August 24

Medicaid-Eligible Nursing Home Resident Is Stuck With Costs of Private-Pay Room

An Illinois appeals court rules that Medicaid does not cover a Medicaid-eligible nursing home resident who was in a private-pay room and that the nursing home was not required to move her to a Medicaid-certified bed earlier than it did, meaning that the resident could be discharged from the nursing home for nonpayment. Slepicka v. State (Ill. Ct. App., 4th Dist., No. 12MR743, July 7, 2015).

Mary Slepicka entered a nursing home as a Medicare patient. When her Medicare nursing home coverage ran out in April 2011, she became a private-pay resident.  At the time Ms. Slepicka signed the private-pay contract, money from the sale of her house was her main asset. The nursing home did not place Ms. Slepicka in a Medicaid-certified bed until March 2012. After visiting a financial planner, Ms. Slepicka put the assets from the sale of her house in an annuity and applied for Medicaid. The state granted her benefits retroactive to June 2011.

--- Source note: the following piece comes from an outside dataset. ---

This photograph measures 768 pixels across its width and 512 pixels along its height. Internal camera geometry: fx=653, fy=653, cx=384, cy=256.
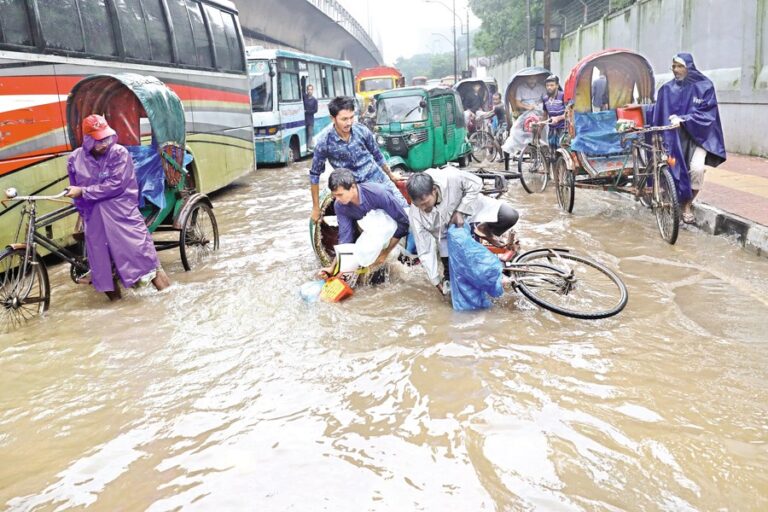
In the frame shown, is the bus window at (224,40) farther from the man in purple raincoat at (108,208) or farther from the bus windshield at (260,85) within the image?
the man in purple raincoat at (108,208)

The nursing home claimed it could not bill Medicaid for the days Ms. Slepicka was not in a Medicaid-certified bed, so it billed Ms. Slepicka. Ms. Slepicka did not pay the nursing home, and the nursing home served Ms. Slepicka with a notice of discharge. Ms. Slepicka appealed the discharge, arguing that she could not be charged for the days Medicaid covered. The nursing home argued it did not put Ms. Slepicka in a Medicaid-certified bed right away because it believed she had assets that she needed to spend down. The trial court granted the nursing home summary judgment, and Ms. Slepicka appealed.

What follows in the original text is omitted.